> [Requirements]
Render the lines of the listing below, from the line containing "Is pixel 414" up to and including the line containing "3168 millimetres", as a JSON list of strings with one string per line and blank lines omitted. Leave the pictures out of the answer.

* begin Records *

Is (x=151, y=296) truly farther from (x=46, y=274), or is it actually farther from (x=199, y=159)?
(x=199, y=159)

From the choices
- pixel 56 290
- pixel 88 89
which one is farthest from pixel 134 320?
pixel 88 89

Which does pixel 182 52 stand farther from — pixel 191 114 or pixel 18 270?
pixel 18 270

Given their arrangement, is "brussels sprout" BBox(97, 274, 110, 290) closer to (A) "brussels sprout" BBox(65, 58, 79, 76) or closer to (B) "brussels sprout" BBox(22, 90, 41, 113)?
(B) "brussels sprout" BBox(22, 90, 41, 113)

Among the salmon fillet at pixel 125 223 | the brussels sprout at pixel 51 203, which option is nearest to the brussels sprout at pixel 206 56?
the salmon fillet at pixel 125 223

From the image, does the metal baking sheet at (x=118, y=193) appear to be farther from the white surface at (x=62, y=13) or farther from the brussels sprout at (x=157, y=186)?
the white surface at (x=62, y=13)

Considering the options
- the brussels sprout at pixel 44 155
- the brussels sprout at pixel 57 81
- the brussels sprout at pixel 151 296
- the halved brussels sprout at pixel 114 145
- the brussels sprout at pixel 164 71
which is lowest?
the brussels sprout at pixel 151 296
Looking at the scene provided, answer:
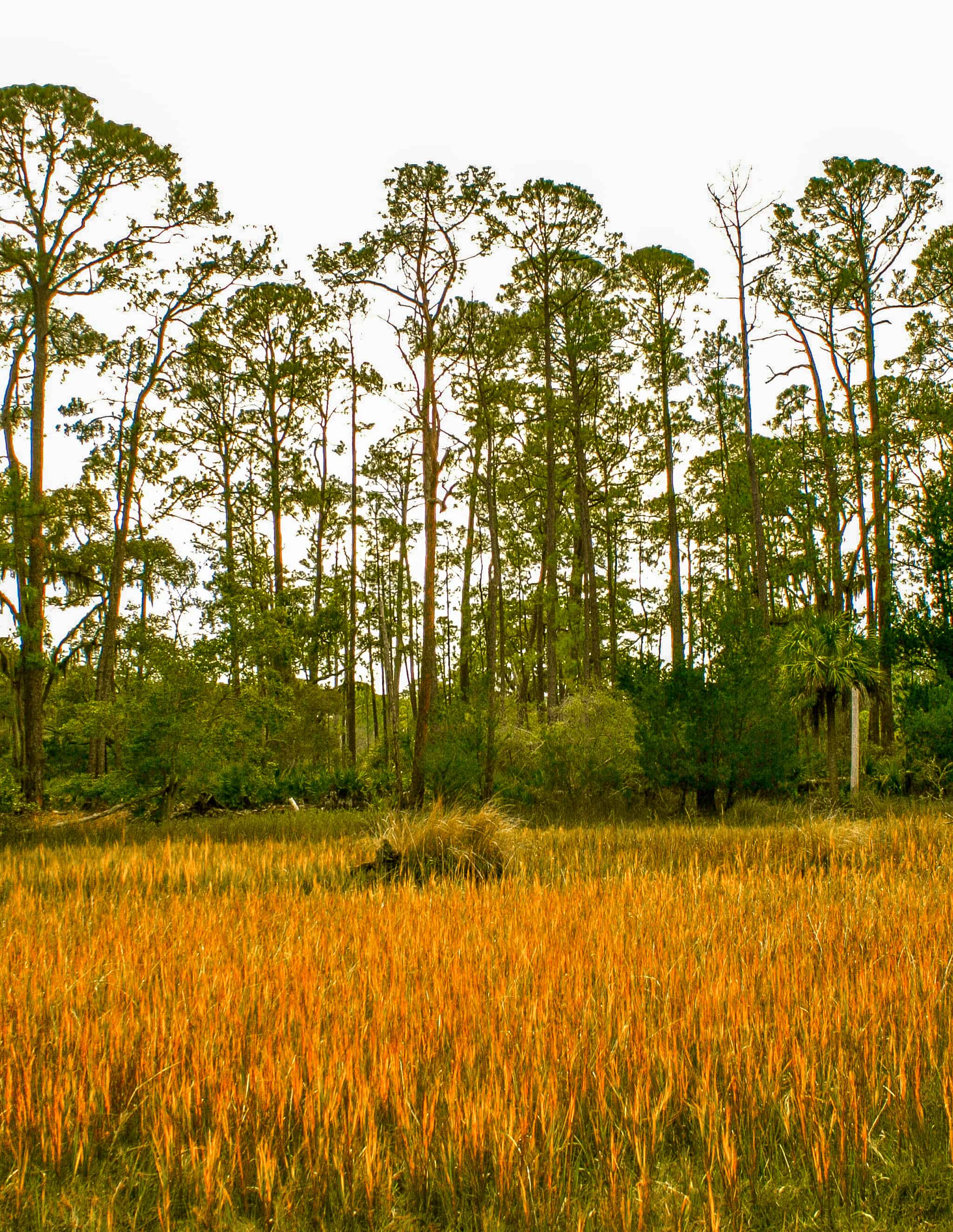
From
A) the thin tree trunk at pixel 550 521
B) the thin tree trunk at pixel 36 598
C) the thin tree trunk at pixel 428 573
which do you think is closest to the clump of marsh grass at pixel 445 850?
the thin tree trunk at pixel 428 573

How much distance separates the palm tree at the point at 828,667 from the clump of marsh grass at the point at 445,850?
25.4ft

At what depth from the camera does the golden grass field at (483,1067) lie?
2424mm

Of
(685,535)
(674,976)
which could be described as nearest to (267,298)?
(685,535)

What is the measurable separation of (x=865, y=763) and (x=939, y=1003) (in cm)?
1646

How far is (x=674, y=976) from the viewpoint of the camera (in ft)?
13.7

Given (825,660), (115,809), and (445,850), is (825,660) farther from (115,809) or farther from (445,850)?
(115,809)

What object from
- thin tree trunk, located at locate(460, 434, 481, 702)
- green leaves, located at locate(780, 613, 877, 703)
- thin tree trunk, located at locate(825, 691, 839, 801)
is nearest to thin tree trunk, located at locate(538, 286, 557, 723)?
thin tree trunk, located at locate(460, 434, 481, 702)

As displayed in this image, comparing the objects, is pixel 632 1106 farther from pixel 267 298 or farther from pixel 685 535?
pixel 685 535

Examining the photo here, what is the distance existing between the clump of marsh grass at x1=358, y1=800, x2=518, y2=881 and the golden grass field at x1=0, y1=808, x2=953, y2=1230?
6.74 ft

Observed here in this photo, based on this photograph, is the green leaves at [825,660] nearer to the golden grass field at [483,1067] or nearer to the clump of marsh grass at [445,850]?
the clump of marsh grass at [445,850]

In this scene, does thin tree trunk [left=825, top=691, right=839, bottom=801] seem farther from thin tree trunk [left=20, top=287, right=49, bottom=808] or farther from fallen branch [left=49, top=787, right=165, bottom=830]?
thin tree trunk [left=20, top=287, right=49, bottom=808]

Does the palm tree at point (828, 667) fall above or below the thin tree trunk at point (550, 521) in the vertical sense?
below

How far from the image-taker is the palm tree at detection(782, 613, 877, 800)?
558 inches

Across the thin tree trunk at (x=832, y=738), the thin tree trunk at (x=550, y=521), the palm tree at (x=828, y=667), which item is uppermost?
the thin tree trunk at (x=550, y=521)
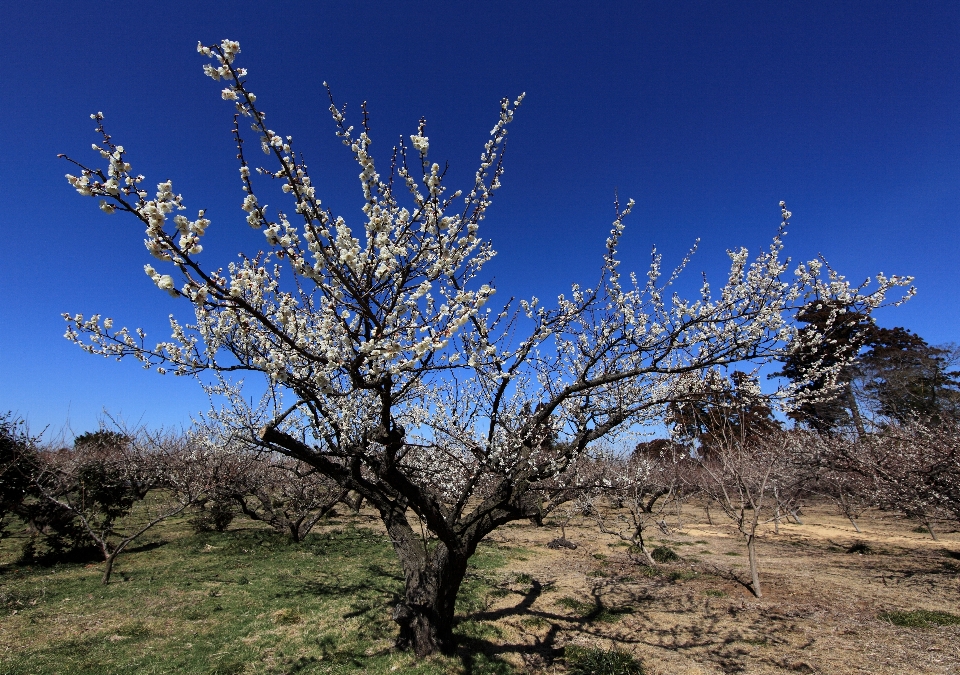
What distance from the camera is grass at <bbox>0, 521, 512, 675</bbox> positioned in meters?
5.79

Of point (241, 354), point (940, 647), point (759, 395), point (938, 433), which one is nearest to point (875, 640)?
point (940, 647)

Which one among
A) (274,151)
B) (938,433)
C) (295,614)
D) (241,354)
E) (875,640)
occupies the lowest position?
(875,640)

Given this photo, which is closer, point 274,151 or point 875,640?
point 274,151

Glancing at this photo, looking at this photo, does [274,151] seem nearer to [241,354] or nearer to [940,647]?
[241,354]

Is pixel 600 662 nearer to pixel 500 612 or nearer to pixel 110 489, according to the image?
pixel 500 612

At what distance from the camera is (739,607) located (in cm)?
850

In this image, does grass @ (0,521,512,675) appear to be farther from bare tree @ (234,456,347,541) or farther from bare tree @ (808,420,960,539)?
bare tree @ (808,420,960,539)

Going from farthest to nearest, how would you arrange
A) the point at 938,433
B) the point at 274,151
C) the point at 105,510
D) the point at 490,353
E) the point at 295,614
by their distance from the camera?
the point at 105,510 < the point at 938,433 < the point at 295,614 < the point at 490,353 < the point at 274,151

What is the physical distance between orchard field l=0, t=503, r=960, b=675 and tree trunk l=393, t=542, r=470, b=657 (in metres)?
0.23

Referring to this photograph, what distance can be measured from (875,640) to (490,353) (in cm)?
783

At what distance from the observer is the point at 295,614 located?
769 cm

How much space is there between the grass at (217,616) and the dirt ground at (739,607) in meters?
1.12

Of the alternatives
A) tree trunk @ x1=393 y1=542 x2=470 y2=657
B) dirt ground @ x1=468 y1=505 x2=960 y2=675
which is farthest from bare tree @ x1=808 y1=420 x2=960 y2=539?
tree trunk @ x1=393 y1=542 x2=470 y2=657

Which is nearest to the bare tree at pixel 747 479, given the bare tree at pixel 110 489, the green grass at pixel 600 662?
the green grass at pixel 600 662
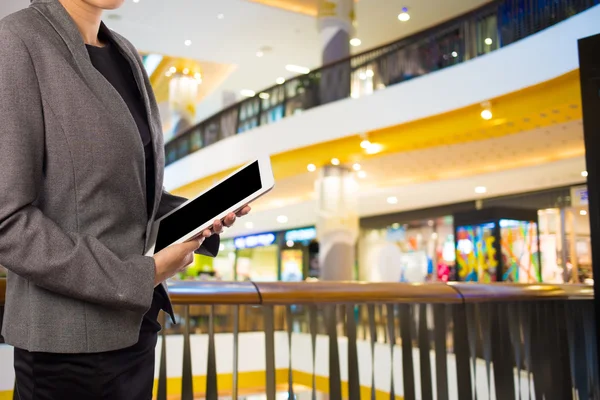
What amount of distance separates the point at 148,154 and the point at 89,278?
0.27 m

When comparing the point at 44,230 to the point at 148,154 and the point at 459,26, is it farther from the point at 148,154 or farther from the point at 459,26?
the point at 459,26

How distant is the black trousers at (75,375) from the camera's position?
86 cm

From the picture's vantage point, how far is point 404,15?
16.1 metres

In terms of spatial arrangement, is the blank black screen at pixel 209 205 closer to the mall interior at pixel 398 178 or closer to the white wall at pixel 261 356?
the mall interior at pixel 398 178

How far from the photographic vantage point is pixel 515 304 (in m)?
2.50

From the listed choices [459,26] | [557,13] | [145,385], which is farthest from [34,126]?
[459,26]

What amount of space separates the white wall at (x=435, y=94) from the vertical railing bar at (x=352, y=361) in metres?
7.22

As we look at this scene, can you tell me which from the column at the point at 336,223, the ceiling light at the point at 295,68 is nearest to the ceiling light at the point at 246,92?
the ceiling light at the point at 295,68

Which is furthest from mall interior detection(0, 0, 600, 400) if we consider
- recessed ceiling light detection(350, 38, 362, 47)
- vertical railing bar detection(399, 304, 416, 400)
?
recessed ceiling light detection(350, 38, 362, 47)

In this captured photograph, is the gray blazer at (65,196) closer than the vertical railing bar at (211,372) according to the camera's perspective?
Yes

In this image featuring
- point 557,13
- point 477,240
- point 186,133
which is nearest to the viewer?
point 557,13

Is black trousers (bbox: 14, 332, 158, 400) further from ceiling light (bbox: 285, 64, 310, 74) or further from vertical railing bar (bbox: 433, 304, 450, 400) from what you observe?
ceiling light (bbox: 285, 64, 310, 74)

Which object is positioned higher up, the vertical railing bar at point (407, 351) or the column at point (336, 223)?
the column at point (336, 223)

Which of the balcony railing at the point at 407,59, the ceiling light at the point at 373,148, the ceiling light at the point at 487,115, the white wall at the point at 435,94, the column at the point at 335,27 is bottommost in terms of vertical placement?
the ceiling light at the point at 373,148
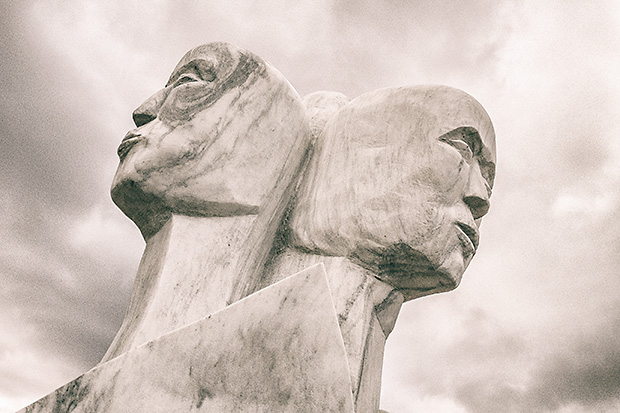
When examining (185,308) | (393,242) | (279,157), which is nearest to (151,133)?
(279,157)

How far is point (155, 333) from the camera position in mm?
1365

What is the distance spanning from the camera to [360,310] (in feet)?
4.89

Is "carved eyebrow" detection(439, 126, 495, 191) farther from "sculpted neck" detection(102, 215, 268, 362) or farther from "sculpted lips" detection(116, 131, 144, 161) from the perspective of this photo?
"sculpted lips" detection(116, 131, 144, 161)

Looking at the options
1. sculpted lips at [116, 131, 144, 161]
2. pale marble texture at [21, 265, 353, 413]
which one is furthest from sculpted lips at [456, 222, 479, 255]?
sculpted lips at [116, 131, 144, 161]

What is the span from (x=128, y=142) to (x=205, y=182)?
0.93 ft

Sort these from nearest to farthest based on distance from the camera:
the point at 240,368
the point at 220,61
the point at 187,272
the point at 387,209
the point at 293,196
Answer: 1. the point at 240,368
2. the point at 187,272
3. the point at 387,209
4. the point at 220,61
5. the point at 293,196

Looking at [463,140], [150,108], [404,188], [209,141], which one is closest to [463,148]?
[463,140]

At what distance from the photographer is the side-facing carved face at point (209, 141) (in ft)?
5.06

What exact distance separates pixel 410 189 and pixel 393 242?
0.57 feet

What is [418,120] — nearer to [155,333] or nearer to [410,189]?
[410,189]

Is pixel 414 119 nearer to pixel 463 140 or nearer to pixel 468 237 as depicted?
pixel 463 140

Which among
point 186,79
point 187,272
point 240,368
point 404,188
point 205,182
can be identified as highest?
point 186,79

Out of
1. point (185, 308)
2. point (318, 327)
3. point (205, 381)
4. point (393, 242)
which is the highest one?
point (393, 242)

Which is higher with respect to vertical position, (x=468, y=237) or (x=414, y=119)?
(x=414, y=119)
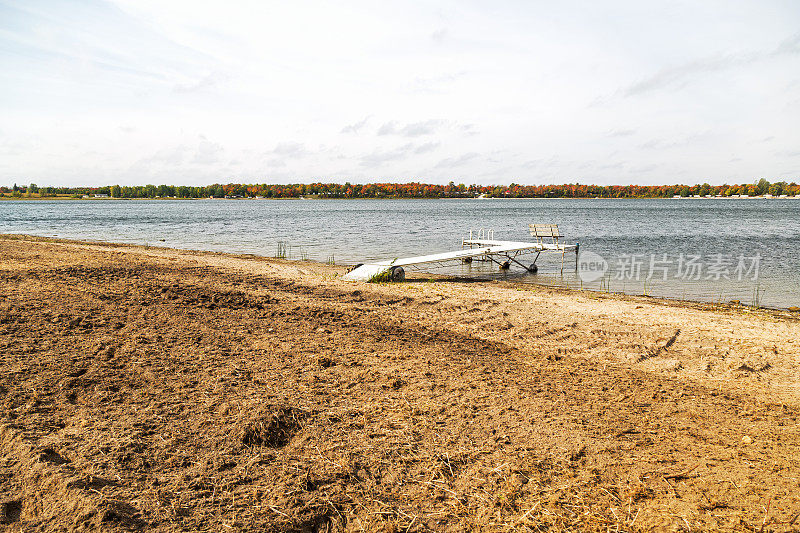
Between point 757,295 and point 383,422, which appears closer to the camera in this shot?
point 383,422

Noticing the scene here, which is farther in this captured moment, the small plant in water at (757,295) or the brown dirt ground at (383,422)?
the small plant in water at (757,295)

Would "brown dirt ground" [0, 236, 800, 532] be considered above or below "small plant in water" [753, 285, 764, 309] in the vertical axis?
above

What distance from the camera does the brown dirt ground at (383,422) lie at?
3168 millimetres

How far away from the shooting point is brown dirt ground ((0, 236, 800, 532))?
10.4 ft

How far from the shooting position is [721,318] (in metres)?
10.1

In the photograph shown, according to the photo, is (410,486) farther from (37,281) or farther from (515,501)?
(37,281)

* end Records *

> [Output for this exercise]
[
  "Is pixel 414 119 nearer to pixel 463 140 or nearer to pixel 468 237 as depicted?",
  "pixel 463 140",
  "Which among",
  "point 186,79",
  "point 187,272",
  "point 240,368",
  "point 404,188",
  "point 205,182",
  "can be identified as highest?",
  "point 186,79",
  "Out of",
  "1. point (185, 308)",
  "2. point (318, 327)",
  "3. point (205, 381)",
  "4. point (393, 242)",
  "which is the highest one?",
  "point (393, 242)",
  "Which is higher with respect to vertical position, (x=468, y=237) or (x=414, y=119)?",
  "(x=414, y=119)",
  "Between point 757,295 and point 383,422, which appears closer to the camera in this shot?",
  "point 383,422",
  "Noticing the scene here, which is farther in this captured moment, the small plant in water at (757,295) or the brown dirt ground at (383,422)?",
  "the small plant in water at (757,295)",
  "Would \"brown dirt ground\" [0, 236, 800, 532] be considered above or below \"small plant in water\" [753, 285, 764, 309] in the vertical axis?",
  "above",
  "What distance from the camera does the brown dirt ground at (383,422) lie at?",
  "3168 millimetres"
]